- _Your instructions_
Nothing but the records, transcribed exactly, should appear in the answer; leave the pictures out.

↓↓↓

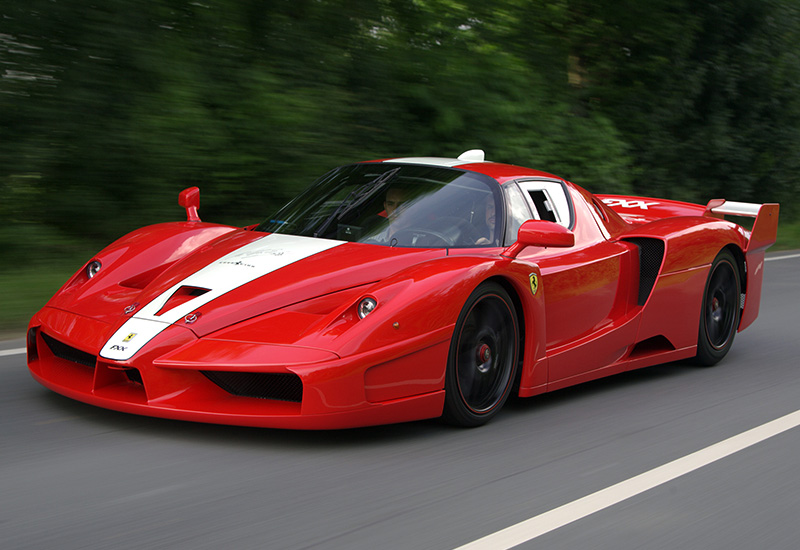 2008 Ferrari Fxx Edo Competition Price And Specifications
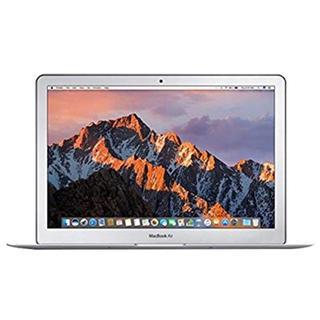 マック(Mac (Apple))のアップル 13.3インチ MacBook Air(ノートPC)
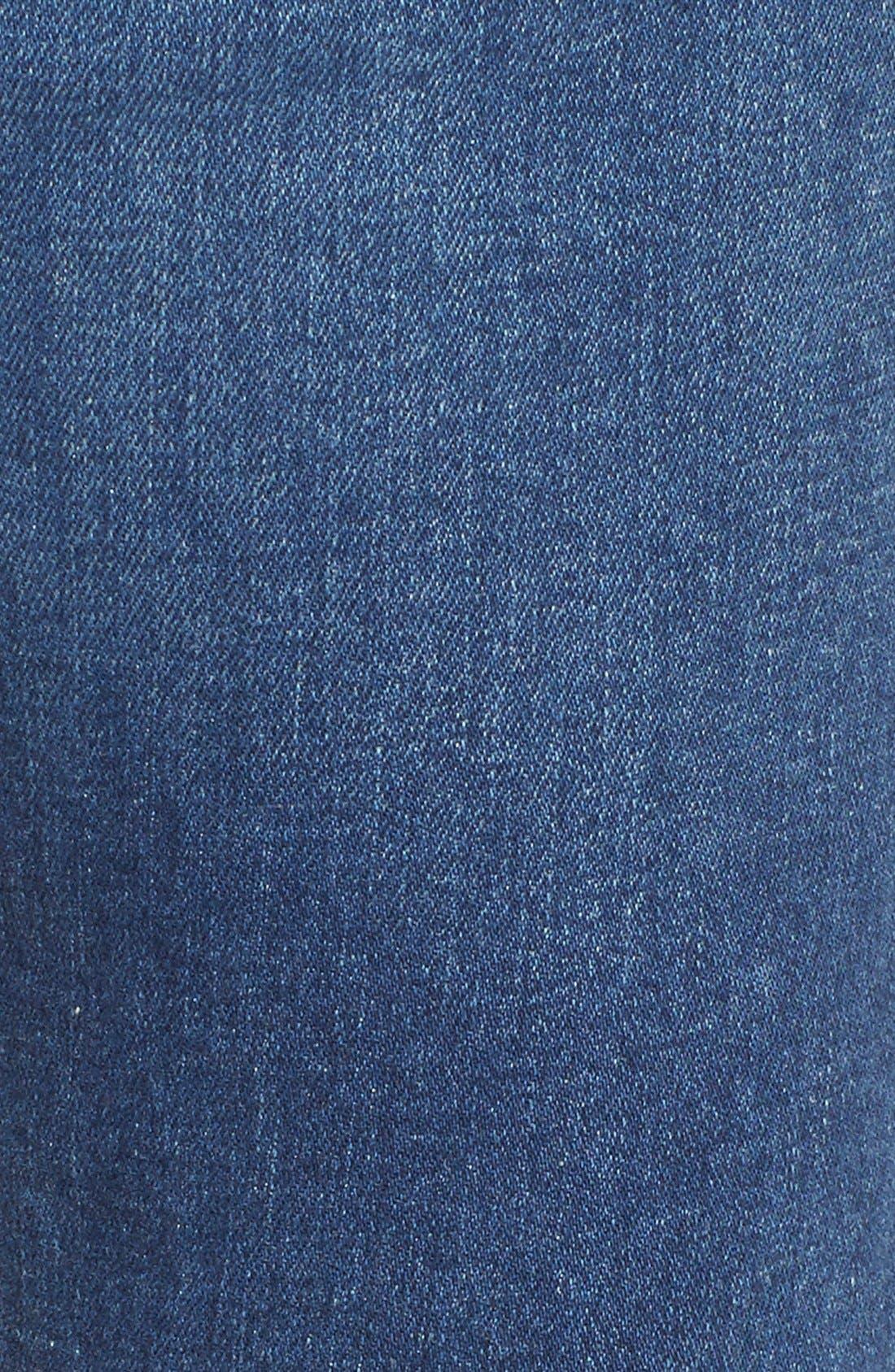 'Elsa' Crop Slim Jeans,                             Alternate thumbnail 5, color,                             Taos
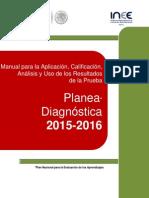 Manual Planea Diagnostica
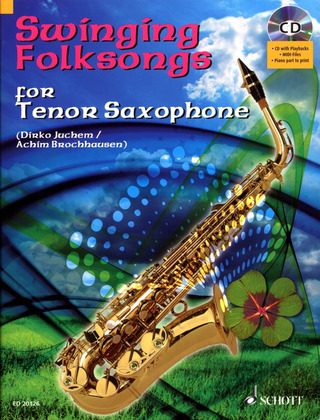Swinging Folksongs for Tenor Saxophone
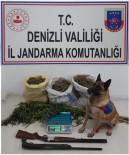 Denizli'de Jandarmadan Uyuşturucu Operasyonu Açıklaması 1 Kişi Tutuklandı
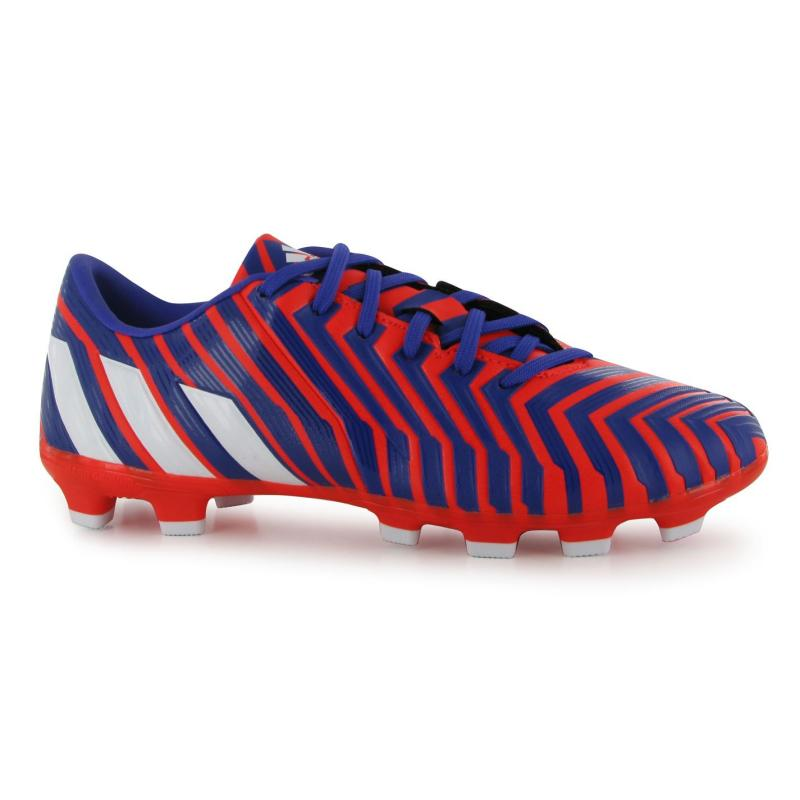 adidas Predator Absolado FG Mens Football Boots Solar Red/White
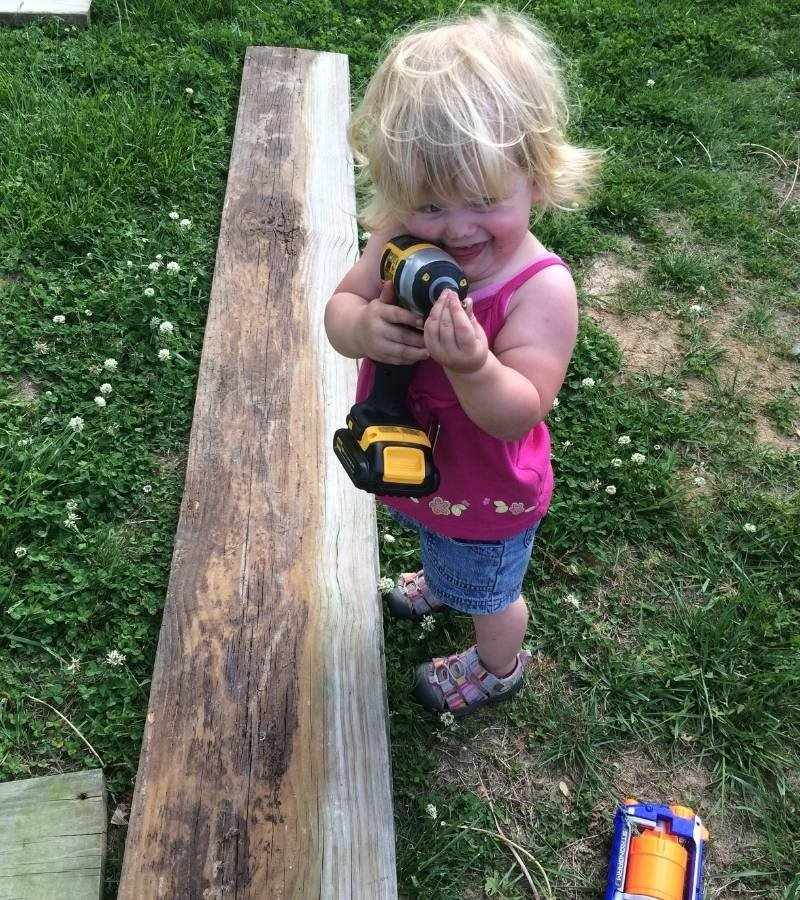 Girl with an impact driver | Mama on the Homestead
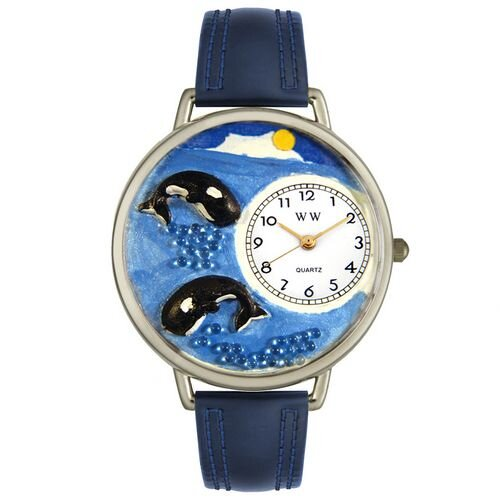 Unisex Whales Navy Blue Leather and Silvertone Watch in Silver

↑↑↑

- _Response_
 2008 Ferrari Fxx Edo Competition Price And Specifications
 マック(Mac (Apple))のアップル 13.3インチ MacBook Air(ノートPC)
 'Elsa' Crop Slim Jeans,                             Alternate thumbnail 5, color,                             Taos
 Manual Planea Diagnostica
Swinging Folksongs for Tenor Saxophone
 Denizli'de Jandarmadan Uyuşturucu Operasyonu Açıklaması 1 Kişi Tutuklandı
 adidas Predator Absolado FG Mens Football Boots Solar Red/White
 Girl with an impact driver | Mama on the Homestead
 Unisex Whales Navy Blue Leather and Silvertone Watch in Silver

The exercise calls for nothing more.